### Selected excerpt
I would not be surprised by a loss of several percent in the Dow by next week, but neither am I counting on it. This market has been choppy and full of contradictions since December. Stocks went up with Treasury bonds last month, and this month the dollar has rallied with gold. Go figure. In cases like this, it is best to not have too strong an opinion on the market’s short-term moves. In recent days I have even covered several long-standing short positions as stocks such as Microsoft, Harley Davidson, Burlington Northern, and Union Pacific have pushed to new lows.

Keep in mind that we still could re-enact the November 1929 to April 1930 post-crash rally, in which the Dow rose 48% before the mood turned back down and stocks fell another 80% in two years. See A massive rally is straight out of the 1929 playbook.

Anyone sense a change in the air?

For the bigger picture, all you have to do is glance at a newspaper. From a non-technical perspective, the trend is clear: things are getting worse, much worse. Earnings will continue to surprise to the downside, to an extent that few can imagine. Firings and bankruptcies are just getting rolling. As the illusion of prosperity wilts away, we are going to discover that our productive capacity has been hollowed out by the distortions of the credit bubble and regulations, and that a drastically reduced standard of living awaits. Needless to say, stock prices will be proportionate.

Mish takes Peter Schiff to the cleaners

Mish has composed a detailed post on the many ways in which the vociferous Peter Schiff has been dead wrong on just about everything in this crash (the two actually had a little debate in December 2007). Mish’s post is essential reading for anyone who is considering following Schiff’s investment advice. In his own way, the man is usually just as wrong as the Pollyannas that he challenges on bubblevision.

Here is an excerpt:

Schiff’s Investment Thesis

  • US Dollar Will Go To Zero (Hyperinflation).
  • Decoupling (The rest of the world would be immune to a US slowdown.
  • Buy foreign equities and commodities and hold them with no exit strategy.


12 Ways Schiff Was Wrong in 2008

  • Wrong about hyperinflation
  • Wrong about the dollar
  • Wrong about commodities except for gold
  • Wrong about foreign currencies except for the Yen
  • Wrong about foreign equities
  • Wrong in timing
  • Wrong in risk management
  • Wrong in buy and hold thesis
  • Wrong on decoupling
  • Wrong on China
  • Wrong on US treasuries
  • Wrong on interest rates, both foreign and domestic

That’s a lot of things to be wrong about, especially given all the “Peter Schiff Was Right” videos floating around everywhere. The one thing he was right about was the collapse of US equities and no part of his investment strategy sought to make a gain from that prediction.

I will admit that I was nearly taken in by Schiff’s thesis back in 2006 when I first became bearish on the economy and stock market. I even opened an account for someone with his firm, but the only thing I did with it was short the US market — I took none of his brokers’ advice on favored mining juniors.

I owe Mish and Robert Prechter a huge debt of gratitude for beating some sense into me with solid logic. Readers can easily check my archives to see my pre-crash stances on commodities, gold stocks, Treasuries, the dollar, the Swiss Franc and the Euro and the inflation/deflation debate. I can report that things have turned out very well for those who went against the crowd of contrarians, swallowed their fear of the dollar, and shorted not just US stocks but almost everything else in sight. All the world was a bubble.

On the need to stay nimble

Yes, the deflationists were right and hopefully all made some money or at least avoided terrible losses, but nobody can afford to get cocky. The markets do not trade on fundamentals on anything but the longest time-frames, so the ability to read the prevailing mood and adjust accordingly is a critical part of asset management. So is the willingness to contradict yourself and change your mind.

### Material supplied
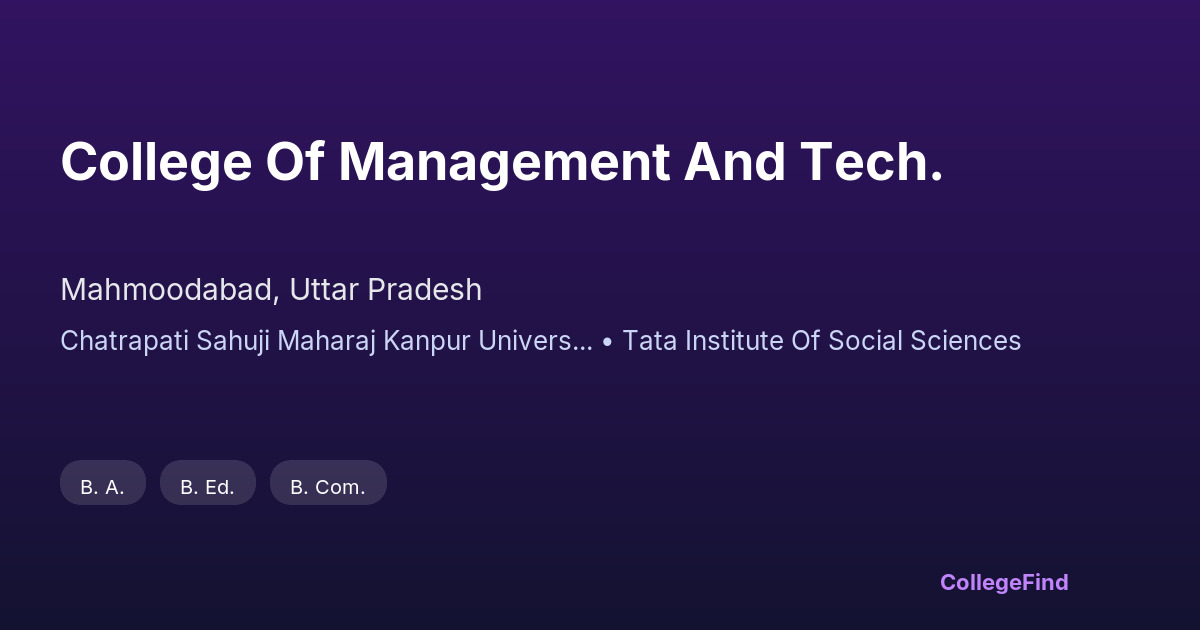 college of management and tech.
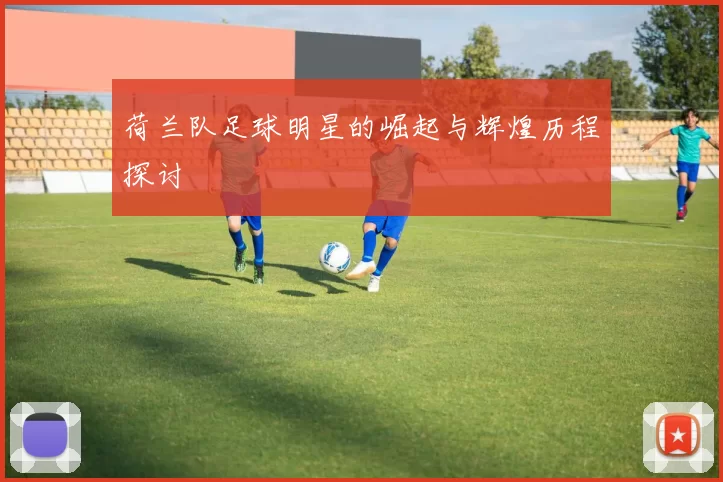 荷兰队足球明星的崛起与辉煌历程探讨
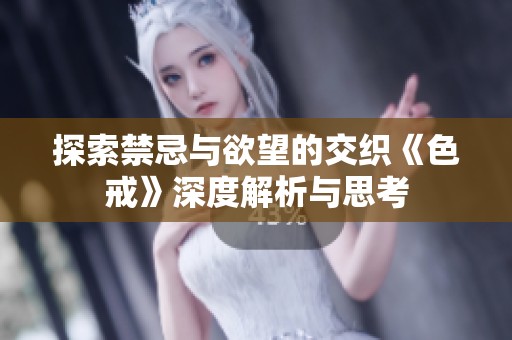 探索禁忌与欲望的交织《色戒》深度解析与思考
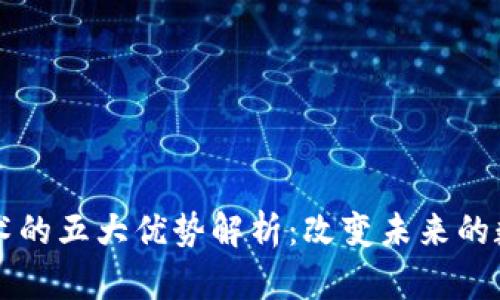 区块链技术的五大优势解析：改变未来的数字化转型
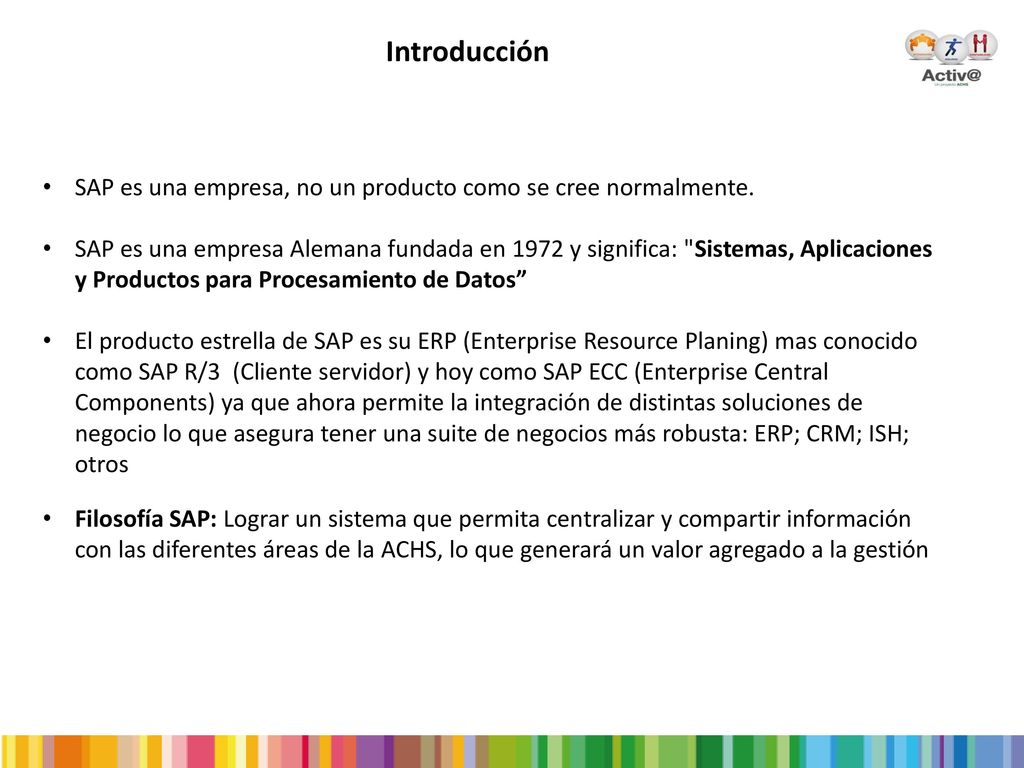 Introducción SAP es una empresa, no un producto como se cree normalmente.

### What you should do
Update the market commentary, everything from "I owe Mish and" down to "was a bubble.", so that "Japanese Yen" stands in place of "Swiss Franc".

### Answer section
I owe Mish and Robert Prechter a huge debt of gratitude for beating some sense into me with solid logic. Readers can easily check my archives to see my pre-crash stances on commodities, gold stocks, Treasuries, the dollar, the Japanese Yen and the Euro and the inflation/deflation debate. I can report that things have turned out very well for those who went against the crowd of contrarians, swallowed their fear of the dollar, and shorted not just US stocks but almost everything else in sight. All the world was a bubble.